**** SUPPLIED MATERIAL

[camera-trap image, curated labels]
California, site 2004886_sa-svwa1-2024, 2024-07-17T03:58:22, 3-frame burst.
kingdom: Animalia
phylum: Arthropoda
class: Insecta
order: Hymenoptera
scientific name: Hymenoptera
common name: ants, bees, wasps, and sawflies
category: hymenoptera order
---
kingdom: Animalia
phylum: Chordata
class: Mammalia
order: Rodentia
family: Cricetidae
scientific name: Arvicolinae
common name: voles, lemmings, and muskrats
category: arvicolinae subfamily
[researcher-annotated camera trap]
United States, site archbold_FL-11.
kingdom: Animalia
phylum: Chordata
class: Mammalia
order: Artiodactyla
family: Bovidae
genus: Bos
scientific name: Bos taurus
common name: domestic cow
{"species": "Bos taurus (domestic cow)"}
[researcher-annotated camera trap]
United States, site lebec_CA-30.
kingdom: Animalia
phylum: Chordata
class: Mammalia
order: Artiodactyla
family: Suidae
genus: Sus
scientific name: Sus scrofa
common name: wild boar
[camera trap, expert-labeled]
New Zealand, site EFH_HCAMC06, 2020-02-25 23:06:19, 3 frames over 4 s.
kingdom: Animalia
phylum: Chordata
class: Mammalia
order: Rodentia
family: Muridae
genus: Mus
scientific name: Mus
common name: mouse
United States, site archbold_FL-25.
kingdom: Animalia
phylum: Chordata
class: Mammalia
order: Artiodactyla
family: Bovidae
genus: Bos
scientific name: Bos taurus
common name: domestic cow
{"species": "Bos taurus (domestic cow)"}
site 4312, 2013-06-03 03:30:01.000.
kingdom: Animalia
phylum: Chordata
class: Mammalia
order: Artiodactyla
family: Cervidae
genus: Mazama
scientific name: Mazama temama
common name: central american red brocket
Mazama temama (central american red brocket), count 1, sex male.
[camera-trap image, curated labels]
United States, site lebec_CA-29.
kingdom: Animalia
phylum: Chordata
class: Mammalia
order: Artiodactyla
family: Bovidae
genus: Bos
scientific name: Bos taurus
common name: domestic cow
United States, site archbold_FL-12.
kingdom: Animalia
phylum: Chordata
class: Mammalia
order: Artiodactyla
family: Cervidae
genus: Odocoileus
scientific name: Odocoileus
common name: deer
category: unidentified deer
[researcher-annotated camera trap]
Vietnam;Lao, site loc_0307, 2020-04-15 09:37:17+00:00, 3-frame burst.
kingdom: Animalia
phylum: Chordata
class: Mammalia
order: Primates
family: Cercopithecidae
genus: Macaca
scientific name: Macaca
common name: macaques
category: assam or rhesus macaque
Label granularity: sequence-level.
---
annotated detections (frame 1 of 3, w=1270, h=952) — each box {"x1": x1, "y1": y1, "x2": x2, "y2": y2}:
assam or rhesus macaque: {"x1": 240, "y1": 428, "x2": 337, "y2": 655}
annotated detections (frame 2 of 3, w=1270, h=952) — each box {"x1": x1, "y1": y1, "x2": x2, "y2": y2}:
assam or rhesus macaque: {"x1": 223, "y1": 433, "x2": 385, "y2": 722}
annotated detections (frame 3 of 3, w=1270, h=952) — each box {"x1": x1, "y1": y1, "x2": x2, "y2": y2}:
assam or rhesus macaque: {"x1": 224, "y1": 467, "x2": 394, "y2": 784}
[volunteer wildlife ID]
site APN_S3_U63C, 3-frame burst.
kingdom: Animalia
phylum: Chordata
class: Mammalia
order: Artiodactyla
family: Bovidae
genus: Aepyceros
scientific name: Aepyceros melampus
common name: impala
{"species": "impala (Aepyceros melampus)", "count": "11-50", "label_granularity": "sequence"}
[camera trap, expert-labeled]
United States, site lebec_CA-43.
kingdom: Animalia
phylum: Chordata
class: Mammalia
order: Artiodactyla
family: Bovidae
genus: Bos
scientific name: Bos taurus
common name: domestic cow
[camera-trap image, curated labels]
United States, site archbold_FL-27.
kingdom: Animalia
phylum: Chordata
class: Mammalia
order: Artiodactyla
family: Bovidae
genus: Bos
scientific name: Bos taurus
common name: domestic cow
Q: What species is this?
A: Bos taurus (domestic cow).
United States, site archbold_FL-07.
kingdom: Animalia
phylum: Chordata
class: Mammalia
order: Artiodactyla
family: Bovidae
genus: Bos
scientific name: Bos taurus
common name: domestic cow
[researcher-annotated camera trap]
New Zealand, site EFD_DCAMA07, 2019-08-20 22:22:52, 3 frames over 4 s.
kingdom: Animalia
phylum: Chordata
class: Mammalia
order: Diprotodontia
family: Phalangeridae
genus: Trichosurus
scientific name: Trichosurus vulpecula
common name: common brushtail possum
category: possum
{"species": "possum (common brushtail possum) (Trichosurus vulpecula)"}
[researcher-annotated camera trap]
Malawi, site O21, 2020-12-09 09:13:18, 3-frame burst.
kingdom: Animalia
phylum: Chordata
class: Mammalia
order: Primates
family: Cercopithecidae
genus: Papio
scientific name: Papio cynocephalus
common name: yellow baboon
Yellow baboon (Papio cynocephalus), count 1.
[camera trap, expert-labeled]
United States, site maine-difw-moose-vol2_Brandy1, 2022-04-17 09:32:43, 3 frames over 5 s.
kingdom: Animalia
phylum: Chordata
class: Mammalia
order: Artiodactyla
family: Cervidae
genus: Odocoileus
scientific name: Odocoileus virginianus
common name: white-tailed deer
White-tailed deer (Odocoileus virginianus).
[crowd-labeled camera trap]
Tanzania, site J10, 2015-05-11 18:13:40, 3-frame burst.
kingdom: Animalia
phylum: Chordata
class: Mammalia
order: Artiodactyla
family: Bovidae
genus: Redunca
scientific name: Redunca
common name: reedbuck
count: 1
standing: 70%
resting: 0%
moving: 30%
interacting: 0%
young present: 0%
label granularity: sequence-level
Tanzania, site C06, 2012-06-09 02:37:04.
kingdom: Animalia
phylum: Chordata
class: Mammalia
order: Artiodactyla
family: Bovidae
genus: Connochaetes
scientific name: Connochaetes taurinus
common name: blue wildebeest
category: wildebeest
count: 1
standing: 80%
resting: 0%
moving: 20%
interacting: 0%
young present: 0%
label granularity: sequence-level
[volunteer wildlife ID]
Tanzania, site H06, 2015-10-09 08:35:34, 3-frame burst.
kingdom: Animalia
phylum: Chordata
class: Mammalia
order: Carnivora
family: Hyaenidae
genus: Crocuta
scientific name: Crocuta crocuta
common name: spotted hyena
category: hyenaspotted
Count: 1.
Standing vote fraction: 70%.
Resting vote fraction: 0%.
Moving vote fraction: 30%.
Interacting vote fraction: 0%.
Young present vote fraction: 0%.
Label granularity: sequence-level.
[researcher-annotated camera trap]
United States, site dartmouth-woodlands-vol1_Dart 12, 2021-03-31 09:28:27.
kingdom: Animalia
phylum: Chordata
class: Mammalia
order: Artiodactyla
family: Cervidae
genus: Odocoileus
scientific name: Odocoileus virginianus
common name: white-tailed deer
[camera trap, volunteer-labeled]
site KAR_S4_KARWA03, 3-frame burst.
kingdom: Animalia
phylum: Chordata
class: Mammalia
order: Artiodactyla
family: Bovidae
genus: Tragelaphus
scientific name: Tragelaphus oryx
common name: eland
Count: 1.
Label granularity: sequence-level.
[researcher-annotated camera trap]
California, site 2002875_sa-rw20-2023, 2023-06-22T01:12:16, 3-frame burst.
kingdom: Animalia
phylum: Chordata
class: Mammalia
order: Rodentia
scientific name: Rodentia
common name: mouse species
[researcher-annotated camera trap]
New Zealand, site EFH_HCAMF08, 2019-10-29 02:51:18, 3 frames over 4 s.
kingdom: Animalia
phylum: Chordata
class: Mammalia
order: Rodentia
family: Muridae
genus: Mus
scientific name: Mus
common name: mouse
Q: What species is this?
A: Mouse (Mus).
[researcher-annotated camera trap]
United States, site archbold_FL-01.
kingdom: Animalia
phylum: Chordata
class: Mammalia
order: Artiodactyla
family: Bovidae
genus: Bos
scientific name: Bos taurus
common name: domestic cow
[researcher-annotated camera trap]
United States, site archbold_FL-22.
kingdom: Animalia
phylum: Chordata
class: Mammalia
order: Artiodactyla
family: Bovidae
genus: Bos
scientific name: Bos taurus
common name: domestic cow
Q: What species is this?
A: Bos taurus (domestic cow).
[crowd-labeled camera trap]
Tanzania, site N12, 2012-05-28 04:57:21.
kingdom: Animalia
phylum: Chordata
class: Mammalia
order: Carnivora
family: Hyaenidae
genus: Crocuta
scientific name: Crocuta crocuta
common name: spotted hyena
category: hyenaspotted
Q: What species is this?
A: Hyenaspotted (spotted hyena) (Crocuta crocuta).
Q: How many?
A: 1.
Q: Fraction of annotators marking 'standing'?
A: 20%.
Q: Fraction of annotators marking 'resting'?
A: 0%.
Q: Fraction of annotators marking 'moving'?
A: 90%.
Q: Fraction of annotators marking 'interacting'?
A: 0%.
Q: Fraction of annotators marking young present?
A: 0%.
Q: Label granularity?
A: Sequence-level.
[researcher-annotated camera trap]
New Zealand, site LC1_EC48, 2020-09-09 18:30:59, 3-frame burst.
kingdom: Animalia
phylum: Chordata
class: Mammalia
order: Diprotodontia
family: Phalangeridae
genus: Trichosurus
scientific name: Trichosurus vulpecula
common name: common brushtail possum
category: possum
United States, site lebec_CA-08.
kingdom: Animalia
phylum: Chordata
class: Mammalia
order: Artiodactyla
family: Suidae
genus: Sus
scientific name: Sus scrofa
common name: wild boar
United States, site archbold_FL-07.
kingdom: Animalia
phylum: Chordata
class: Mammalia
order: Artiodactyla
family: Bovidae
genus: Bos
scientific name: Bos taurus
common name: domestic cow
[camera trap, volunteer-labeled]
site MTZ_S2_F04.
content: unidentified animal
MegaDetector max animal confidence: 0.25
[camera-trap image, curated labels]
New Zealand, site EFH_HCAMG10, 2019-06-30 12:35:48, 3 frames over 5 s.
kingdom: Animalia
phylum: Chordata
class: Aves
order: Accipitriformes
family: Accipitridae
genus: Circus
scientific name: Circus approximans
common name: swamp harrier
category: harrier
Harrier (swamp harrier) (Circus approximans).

********

TASK TO CARRY OUT »
Using the entries above, output exactly the lines between the line holding "scientific name: Arvicolinae" and the line holding "United States, site lebec_CA-30.", end lines included, and nothing more.

ANSWER TO THE EXERCISE »
scientific name: Arvicolinae
common name: voles, lemmings, and muskrats
category: arvicolinae subfamily
[researcher-annotated camera trap]
United States, site archbold_FL-11.
kingdom: Animalia
phylum: Chordata
class: Mammalia
order: Artiodactyla
family: Bovidae
genus: Bos
scientific name: Bos taurus
common name: domestic cow
{"species": "Bos taurus (domestic cow)"}
[researcher-annotated camera trap]
United States, site lebec_CA-30.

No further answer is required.